═══ LISTING ═══

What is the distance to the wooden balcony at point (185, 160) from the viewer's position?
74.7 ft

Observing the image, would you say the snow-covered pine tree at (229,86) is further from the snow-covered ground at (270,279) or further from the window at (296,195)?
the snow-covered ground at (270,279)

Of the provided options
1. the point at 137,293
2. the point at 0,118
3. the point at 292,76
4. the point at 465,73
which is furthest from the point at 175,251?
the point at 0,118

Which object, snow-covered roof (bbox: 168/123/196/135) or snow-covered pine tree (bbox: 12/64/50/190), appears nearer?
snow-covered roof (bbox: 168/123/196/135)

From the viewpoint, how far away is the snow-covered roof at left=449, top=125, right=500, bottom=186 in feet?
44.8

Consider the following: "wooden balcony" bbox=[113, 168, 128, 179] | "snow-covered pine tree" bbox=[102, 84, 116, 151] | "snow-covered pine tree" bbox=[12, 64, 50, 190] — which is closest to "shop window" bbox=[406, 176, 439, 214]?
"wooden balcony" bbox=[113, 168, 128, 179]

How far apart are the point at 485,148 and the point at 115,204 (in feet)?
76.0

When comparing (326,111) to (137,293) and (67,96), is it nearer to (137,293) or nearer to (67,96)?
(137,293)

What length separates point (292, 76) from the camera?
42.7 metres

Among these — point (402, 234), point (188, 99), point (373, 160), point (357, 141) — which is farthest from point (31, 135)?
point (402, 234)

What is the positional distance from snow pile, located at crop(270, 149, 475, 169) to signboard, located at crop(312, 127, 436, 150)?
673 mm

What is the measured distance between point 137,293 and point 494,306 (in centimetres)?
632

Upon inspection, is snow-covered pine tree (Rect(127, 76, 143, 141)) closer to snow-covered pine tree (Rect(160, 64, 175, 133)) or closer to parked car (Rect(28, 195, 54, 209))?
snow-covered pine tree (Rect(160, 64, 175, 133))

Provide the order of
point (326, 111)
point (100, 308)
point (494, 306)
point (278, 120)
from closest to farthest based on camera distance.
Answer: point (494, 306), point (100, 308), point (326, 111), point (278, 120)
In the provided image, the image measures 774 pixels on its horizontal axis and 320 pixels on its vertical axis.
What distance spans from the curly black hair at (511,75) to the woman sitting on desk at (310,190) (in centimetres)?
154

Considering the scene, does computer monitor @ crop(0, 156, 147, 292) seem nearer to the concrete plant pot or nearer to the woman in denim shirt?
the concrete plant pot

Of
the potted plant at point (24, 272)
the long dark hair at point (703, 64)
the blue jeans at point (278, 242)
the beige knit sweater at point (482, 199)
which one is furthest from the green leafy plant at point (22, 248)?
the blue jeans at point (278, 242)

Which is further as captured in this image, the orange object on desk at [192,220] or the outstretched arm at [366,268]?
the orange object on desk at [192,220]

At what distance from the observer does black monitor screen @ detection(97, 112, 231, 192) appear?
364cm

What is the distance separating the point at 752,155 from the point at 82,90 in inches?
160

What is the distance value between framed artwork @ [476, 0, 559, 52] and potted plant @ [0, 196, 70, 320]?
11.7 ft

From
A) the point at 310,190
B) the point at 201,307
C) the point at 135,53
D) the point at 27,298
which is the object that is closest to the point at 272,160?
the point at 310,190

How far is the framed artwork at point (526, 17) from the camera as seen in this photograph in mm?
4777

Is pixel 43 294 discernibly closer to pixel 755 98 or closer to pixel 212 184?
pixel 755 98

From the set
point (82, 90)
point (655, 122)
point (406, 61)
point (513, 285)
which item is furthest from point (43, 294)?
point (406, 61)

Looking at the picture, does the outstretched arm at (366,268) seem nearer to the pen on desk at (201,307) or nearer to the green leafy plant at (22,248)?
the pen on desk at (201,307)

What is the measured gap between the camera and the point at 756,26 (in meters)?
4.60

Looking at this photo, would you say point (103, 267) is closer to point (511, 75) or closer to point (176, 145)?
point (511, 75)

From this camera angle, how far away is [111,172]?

═══

Using the data above, return each line exactly as written.

What is the distance to the wooden balcony at point (185, 160) from the viewer's position?
74.7 ft

Observing the image, would you say the snow-covered pine tree at (229,86) is further from the snow-covered ground at (270,279) or further from the window at (296,195)?
the snow-covered ground at (270,279)

Of the provided options
1. the point at 137,293
2. the point at 0,118
3. the point at 292,76
4. the point at 465,73
which is furthest from the point at 175,251?
the point at 0,118

Which object, snow-covered roof (bbox: 168/123/196/135) or snow-covered pine tree (bbox: 12/64/50/190), appears nearer?
snow-covered roof (bbox: 168/123/196/135)

From the viewpoint, how far away is the snow-covered roof at left=449, top=125, right=500, bottom=186 in feet?
44.8

Consider the following: "wooden balcony" bbox=[113, 168, 128, 179] | "snow-covered pine tree" bbox=[102, 84, 116, 151] | "snow-covered pine tree" bbox=[12, 64, 50, 190] — which is closest to "shop window" bbox=[406, 176, 439, 214]?
"wooden balcony" bbox=[113, 168, 128, 179]

How far apart are the point at 485,148 and the point at 115,204 (in feet)?
76.0

When comparing (326,111) to (137,293) and (67,96), is it nearer to (137,293) or nearer to (67,96)?
(137,293)

What length separates point (292, 76) from the camera?
42.7 metres

Among these — point (402, 234), point (188, 99), point (373, 160), point (357, 141) — which is farthest from point (31, 135)?
point (402, 234)

What is the positional distance from snow pile, located at crop(270, 149, 475, 169) to signboard, located at crop(312, 127, 436, 150)?
673 mm

What is the measured distance between point 137,293 and point 494,306 (in centimetres)?
632

Upon inspection, is snow-covered pine tree (Rect(127, 76, 143, 141)) closer to snow-covered pine tree (Rect(160, 64, 175, 133)) or closer to parked car (Rect(28, 195, 54, 209))?
snow-covered pine tree (Rect(160, 64, 175, 133))

Provide the order of
point (326, 111)
point (100, 308)
point (494, 306)
point (278, 120)
from closest to farthest based on camera distance.
Answer: point (494, 306), point (100, 308), point (326, 111), point (278, 120)
In the provided image, the image measures 774 pixels on its horizontal axis and 320 pixels on its vertical axis.
What distance spans from the curly black hair at (511,75) to the woman sitting on desk at (310,190) (in centimetres)?
154

Considering the scene, does computer monitor @ crop(0, 156, 147, 292) seem nearer to the concrete plant pot or nearer to the woman in denim shirt?
the concrete plant pot

Of
the potted plant at point (24, 272)
the long dark hair at point (703, 64)
the blue jeans at point (278, 242)
the beige knit sweater at point (482, 199)
which one is furthest from the green leafy plant at point (22, 248)?
the blue jeans at point (278, 242)

Which is further as captured in this image, the orange object on desk at [192,220] or the outstretched arm at [366,268]?
the orange object on desk at [192,220]

At what distance from the observer does black monitor screen @ detection(97, 112, 231, 192) appear?
364cm

What is the distance separating the point at 752,155 from the point at 82,90 in inches?
160

What is the distance value between framed artwork @ [476, 0, 559, 52] and potted plant @ [0, 196, 70, 320]?
11.7 ft

From
A) the point at 310,190
B) the point at 201,307
C) the point at 135,53
D) the point at 27,298
which is the object that is closest to the point at 272,160?
the point at 310,190

How far is the framed artwork at point (526, 17) from the camera as seen in this photograph in mm?
4777

Is pixel 43 294 discernibly closer to pixel 755 98 or closer to pixel 212 184?
pixel 755 98

From the set
point (82, 90)
point (655, 122)
point (406, 61)
point (513, 285)
which item is furthest from point (43, 294)?
point (406, 61)

Looking at the picture, does the outstretched arm at (366,268) seem nearer to the pen on desk at (201,307) or nearer to the green leafy plant at (22,248)?
the pen on desk at (201,307)

What is the measured gap between the camera and the point at 756,26 (in meters)?
4.60

Looking at this photo, would you say point (103, 267) is closer to point (511, 75) or closer to point (176, 145)?
point (511, 75)

From this camera angle, how far away is [111,172]?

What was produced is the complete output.